Dryophylax marahuaquensis
- Conservation status: Least Concern (IUCN 3.1)

Scientific classification
- Kingdom: Animalia
- Phylum: Chordata
- Class: Reptilia
- Order: Squamata
- Suborder: Serpentes
- Family: Colubridae
- Genus: Dryophylax
- Species: D. marahuaquensis
- Binomial name: Dryophylax marahuaquensis Gorzula & Ayarzagüena, 1996

= Dryophylax marahuaquensis =

- Genus: Dryophylax
- Species: marahuaquensis
- Authority: Gorzula & Ayarzagüena, 1996
- Conservation status: LC

Species of reptile

Dryophylax marahuaquensis is a species of snake in the family Colubridae.

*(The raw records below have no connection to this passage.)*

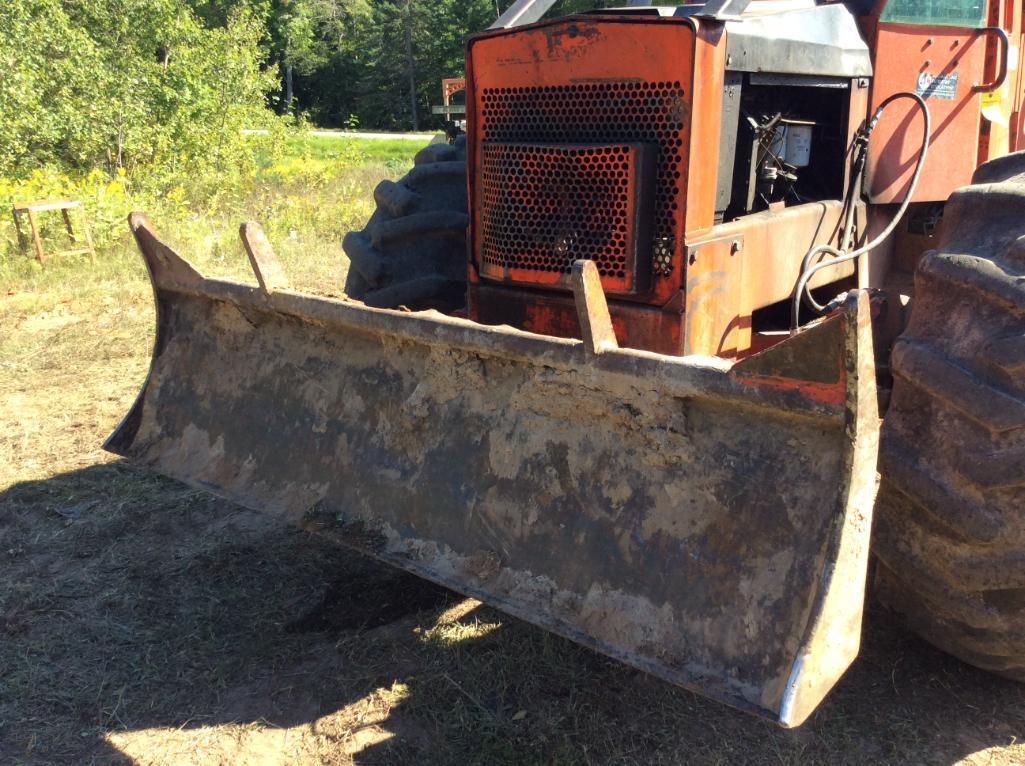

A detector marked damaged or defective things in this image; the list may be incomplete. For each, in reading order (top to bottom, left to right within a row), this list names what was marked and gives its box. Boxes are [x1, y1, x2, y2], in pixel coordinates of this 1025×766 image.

rusty bulldozer blade [110, 214, 880, 728]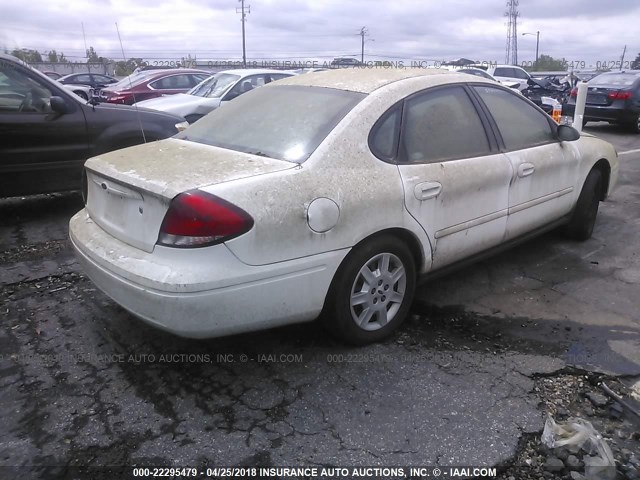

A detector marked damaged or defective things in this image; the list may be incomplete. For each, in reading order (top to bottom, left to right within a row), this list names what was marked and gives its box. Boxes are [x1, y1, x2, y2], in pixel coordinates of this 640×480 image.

cracked asphalt [0, 124, 636, 476]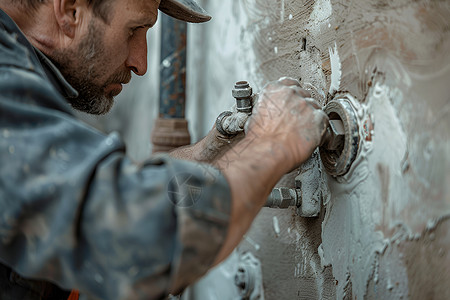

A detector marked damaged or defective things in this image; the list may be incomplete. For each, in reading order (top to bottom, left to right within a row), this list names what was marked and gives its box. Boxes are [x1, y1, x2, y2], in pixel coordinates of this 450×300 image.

rusty vertical pipe [152, 13, 191, 152]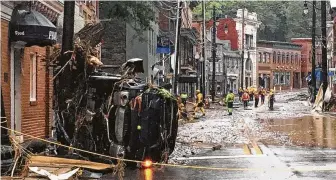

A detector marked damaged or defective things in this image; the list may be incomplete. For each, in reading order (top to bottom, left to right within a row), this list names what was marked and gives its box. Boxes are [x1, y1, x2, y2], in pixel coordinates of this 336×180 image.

broken wood plank [28, 155, 114, 171]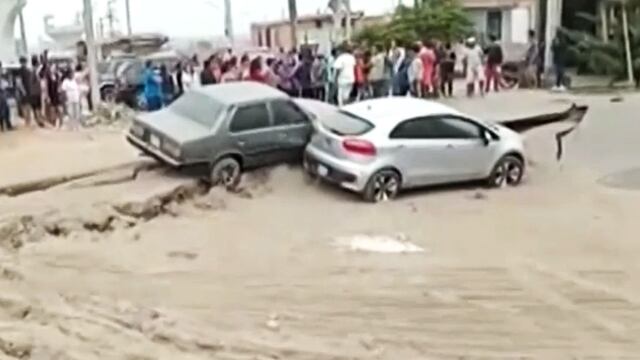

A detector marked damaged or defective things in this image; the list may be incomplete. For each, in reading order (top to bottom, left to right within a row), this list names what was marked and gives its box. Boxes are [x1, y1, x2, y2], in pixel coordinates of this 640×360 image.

cracked asphalt [1, 90, 640, 360]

The species is endemic to Venezuela.

== Etymology ==
It is named after its type locality, Tepuy Marahuaca. The name is synonymous with Thermodynastes marahuaquensis.

== Habitat and behavior ==
D. marahuaquensis is found in Venezuela's Amazonas region. Its place of origin is Tepuy Marahuaca Norte, 2500 metres above ground level in Amazonas State.

== Life cycle ==
They follow a viviparous mode of reproduction.